Alla fine, l'Annina irresistibile della Zampieri, gli applausi per la Damrau e i buu per Beczala, Gatti e Tcherniakov sono sotto gli occhi di tutti, condiviso e fonte di mille altre discussioni. Più di tutte, come ormai quasi ogni anno, quella sulla regia. Diatriba curiosa perché comunque sia e comunque vada lo spettacolo se l'ambientazione è d'epoca chi lo loda viene incondizionatamente etichettato come passatista e chi lo critica come modernista, viceversa se l'ambientazione è trasposta in altro tempo o spazio. Mi può così capitare di essere tacciata di avanguardismo o di tradizionalismo da un momento all'altro con la stessa convinzione solo perché io non valuto gli spettacoli in base all'ambientazione ma ad altri elementi. Forse converrebbe che qualcuno spiegasse nel nuovo vocabolario della rete che la "sceneggiatura" si usa al cinema o in televisione, nel teatro di prosa ci sono i copioni, in quello d'opera libretti e partiture, e in tutte queste forme di spettacolo esistono scene, costumi, coreografie e regie che sono cose ben distinte, per convenga siano anche ben armonizzate fra loro.

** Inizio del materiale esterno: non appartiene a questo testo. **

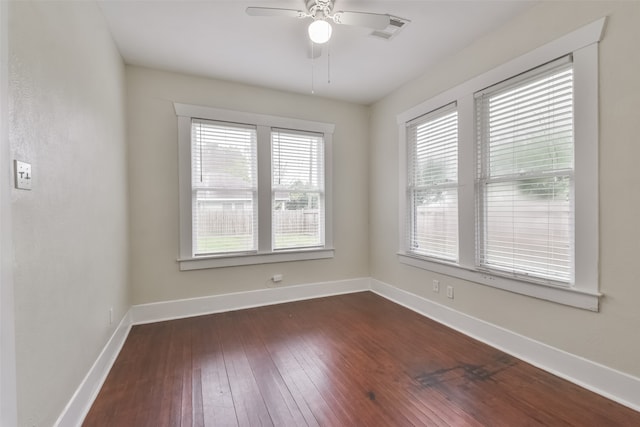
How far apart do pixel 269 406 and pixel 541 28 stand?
10.9 ft

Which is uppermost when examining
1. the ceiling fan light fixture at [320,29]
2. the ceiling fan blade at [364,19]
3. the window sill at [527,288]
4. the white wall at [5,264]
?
the ceiling fan blade at [364,19]

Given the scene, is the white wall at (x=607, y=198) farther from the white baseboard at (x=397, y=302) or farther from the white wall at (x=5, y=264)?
the white wall at (x=5, y=264)

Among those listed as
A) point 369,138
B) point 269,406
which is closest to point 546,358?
point 269,406

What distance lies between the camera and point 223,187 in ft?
11.1

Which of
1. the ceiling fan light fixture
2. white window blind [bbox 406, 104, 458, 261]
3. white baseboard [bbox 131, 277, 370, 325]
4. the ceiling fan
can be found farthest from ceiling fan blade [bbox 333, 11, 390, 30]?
white baseboard [bbox 131, 277, 370, 325]

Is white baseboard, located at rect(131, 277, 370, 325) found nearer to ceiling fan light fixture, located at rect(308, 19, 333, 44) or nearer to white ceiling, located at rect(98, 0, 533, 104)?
white ceiling, located at rect(98, 0, 533, 104)

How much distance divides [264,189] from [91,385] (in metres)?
2.37

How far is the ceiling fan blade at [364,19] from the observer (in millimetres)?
1935

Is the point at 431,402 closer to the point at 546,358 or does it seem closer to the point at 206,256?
the point at 546,358

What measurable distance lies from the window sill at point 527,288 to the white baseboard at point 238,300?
127 cm

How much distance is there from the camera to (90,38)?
1965 mm

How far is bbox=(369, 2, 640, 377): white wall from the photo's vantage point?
1.73 meters

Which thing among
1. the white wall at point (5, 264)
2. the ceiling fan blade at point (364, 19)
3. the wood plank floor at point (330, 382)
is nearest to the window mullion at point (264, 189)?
the wood plank floor at point (330, 382)

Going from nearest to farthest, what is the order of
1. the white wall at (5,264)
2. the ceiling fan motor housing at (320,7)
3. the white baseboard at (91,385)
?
the white wall at (5,264) → the white baseboard at (91,385) → the ceiling fan motor housing at (320,7)
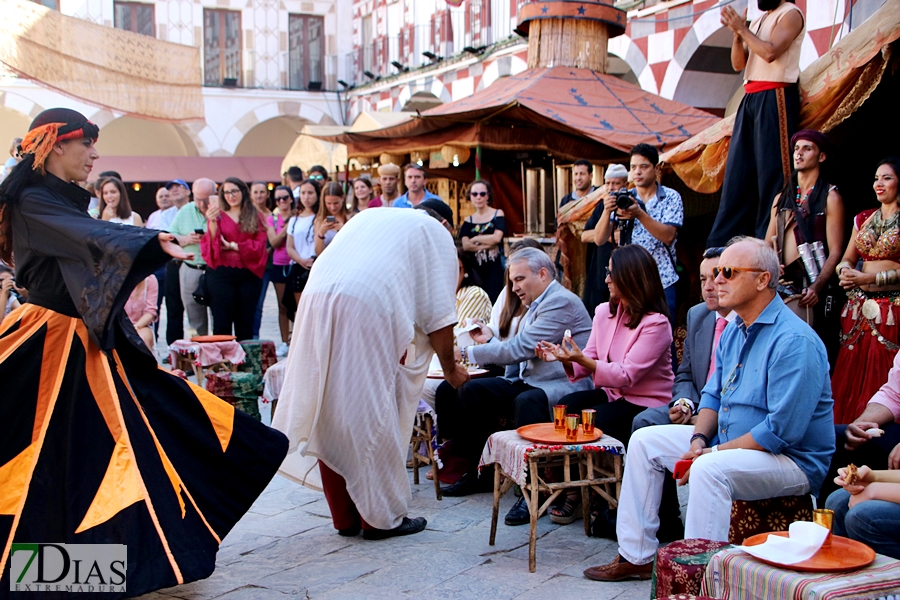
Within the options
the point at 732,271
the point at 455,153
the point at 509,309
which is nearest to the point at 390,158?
the point at 455,153

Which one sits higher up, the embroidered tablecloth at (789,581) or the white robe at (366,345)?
the white robe at (366,345)

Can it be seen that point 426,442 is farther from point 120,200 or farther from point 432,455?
point 120,200

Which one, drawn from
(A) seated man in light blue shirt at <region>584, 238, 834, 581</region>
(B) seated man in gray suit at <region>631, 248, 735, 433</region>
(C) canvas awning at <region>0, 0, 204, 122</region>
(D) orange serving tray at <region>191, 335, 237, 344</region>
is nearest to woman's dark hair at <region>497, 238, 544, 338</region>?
(B) seated man in gray suit at <region>631, 248, 735, 433</region>

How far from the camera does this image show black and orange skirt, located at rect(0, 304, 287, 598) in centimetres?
302

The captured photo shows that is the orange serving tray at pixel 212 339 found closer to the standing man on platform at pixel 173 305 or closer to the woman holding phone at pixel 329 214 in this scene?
the woman holding phone at pixel 329 214

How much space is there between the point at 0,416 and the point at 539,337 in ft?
8.26

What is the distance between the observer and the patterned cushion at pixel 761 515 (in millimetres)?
3062

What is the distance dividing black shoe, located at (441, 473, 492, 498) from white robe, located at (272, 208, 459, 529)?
72 centimetres

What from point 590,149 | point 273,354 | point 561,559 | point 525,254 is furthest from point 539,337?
point 590,149

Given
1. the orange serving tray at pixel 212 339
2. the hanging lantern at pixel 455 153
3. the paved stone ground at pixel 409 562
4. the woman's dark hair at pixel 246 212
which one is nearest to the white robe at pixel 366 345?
the paved stone ground at pixel 409 562

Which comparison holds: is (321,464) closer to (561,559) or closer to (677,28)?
(561,559)

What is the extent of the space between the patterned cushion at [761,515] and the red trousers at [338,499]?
68.9 inches

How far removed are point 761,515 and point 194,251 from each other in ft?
19.8

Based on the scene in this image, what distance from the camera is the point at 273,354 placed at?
6.81 m
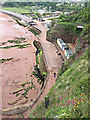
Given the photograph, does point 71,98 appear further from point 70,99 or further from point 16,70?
point 16,70

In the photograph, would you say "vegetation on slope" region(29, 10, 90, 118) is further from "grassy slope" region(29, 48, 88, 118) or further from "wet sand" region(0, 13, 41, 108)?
"wet sand" region(0, 13, 41, 108)

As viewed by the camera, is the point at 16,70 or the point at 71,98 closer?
the point at 71,98

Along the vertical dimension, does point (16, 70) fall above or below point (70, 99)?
below

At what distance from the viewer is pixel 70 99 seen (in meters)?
7.87

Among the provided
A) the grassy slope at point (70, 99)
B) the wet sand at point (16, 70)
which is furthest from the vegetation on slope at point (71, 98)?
the wet sand at point (16, 70)

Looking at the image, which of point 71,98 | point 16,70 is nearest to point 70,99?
point 71,98

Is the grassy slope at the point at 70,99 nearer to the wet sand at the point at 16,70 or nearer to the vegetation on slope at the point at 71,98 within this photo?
the vegetation on slope at the point at 71,98

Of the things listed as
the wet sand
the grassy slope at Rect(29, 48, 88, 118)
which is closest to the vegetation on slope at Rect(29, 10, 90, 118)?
the grassy slope at Rect(29, 48, 88, 118)

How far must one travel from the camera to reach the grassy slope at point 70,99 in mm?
6844

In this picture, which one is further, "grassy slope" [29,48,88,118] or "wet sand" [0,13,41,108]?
"wet sand" [0,13,41,108]

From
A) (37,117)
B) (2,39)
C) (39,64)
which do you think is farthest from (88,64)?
(2,39)

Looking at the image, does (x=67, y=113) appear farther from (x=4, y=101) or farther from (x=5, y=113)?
(x=4, y=101)

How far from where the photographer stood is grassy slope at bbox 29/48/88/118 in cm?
684

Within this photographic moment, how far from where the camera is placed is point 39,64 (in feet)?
61.9
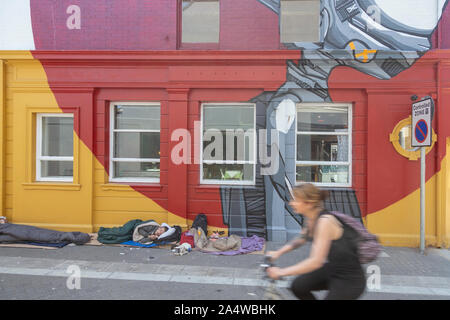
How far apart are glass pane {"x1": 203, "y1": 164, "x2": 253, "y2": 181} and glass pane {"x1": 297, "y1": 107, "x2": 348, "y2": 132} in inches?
66.1

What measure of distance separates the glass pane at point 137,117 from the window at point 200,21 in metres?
1.87

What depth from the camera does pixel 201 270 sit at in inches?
208

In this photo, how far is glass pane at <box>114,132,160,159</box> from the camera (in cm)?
756

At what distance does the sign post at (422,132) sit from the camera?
596cm

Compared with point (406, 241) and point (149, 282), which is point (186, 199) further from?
point (406, 241)

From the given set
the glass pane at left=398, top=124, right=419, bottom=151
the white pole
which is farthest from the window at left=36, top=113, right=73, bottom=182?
the white pole

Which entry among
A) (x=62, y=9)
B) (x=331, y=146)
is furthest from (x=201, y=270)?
(x=62, y=9)

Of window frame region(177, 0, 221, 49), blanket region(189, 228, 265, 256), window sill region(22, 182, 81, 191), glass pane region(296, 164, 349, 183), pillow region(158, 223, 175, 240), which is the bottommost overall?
blanket region(189, 228, 265, 256)

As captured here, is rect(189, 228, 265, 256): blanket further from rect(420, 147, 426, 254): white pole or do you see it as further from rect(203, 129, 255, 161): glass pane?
rect(420, 147, 426, 254): white pole

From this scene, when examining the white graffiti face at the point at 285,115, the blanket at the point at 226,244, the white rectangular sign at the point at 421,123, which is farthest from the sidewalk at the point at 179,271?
the white graffiti face at the point at 285,115

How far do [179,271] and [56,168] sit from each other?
179 inches

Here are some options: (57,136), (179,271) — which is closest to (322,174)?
(179,271)

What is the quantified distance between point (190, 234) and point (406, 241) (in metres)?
4.64

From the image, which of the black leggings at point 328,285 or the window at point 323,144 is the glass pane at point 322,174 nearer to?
the window at point 323,144
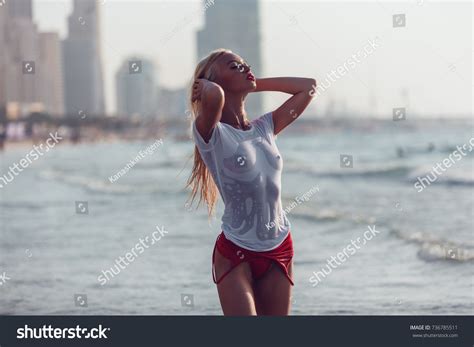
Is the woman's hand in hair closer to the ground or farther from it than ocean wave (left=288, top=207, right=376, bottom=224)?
farther from it

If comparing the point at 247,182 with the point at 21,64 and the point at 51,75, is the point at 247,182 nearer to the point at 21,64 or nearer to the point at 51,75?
the point at 21,64

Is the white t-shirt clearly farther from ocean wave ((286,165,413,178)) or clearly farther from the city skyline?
ocean wave ((286,165,413,178))

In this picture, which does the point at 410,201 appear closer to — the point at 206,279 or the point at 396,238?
the point at 396,238

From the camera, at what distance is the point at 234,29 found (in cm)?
3588

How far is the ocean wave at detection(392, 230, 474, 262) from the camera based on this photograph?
8.16 meters

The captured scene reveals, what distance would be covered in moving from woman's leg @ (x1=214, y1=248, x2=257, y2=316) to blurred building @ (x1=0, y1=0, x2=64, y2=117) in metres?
21.5

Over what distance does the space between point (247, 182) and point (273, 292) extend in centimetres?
40

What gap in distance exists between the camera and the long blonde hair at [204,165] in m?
2.84
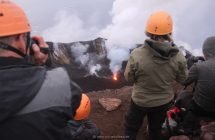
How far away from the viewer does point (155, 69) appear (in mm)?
3988

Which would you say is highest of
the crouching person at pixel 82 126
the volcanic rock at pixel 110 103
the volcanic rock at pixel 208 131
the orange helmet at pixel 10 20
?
the orange helmet at pixel 10 20

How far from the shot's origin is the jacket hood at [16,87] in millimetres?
1546

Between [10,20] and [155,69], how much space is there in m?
2.51

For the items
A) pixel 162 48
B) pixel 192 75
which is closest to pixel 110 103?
pixel 192 75

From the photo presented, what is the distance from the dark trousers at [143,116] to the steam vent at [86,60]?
7.50 metres

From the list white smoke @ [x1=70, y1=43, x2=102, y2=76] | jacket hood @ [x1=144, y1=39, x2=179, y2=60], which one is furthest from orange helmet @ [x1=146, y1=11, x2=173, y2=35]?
white smoke @ [x1=70, y1=43, x2=102, y2=76]

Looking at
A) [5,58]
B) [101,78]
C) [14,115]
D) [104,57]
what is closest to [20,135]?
[14,115]

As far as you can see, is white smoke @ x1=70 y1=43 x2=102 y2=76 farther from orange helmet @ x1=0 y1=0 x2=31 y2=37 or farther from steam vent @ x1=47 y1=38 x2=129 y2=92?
orange helmet @ x1=0 y1=0 x2=31 y2=37

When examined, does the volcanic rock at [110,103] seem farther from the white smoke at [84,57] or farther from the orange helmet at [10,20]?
the white smoke at [84,57]

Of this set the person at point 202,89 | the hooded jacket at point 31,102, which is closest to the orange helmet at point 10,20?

Ma queste discussioni rimarranno fra noi, che già domani, dopo un paio di servizi al Tg con due frasi di circostanza sull'esito della serata, saremo dimenticati per un altro anno dal resto del mondo. Forse però qualcuno avrà deciso questa sera, davanti alla TV, accanto a una radio, di fronte a un computer o un tablet, che forse può valere la pena di proseguire con il percorso iniziatico, di provare a restare nel mondo dell'opera per arrivare al prossimo 7 dicembre un po' più pronto, sulla strada per diventare l'amico a cui gli altri chiedono notizie sulla Scala e sul titolo in programma per la serata fatidica.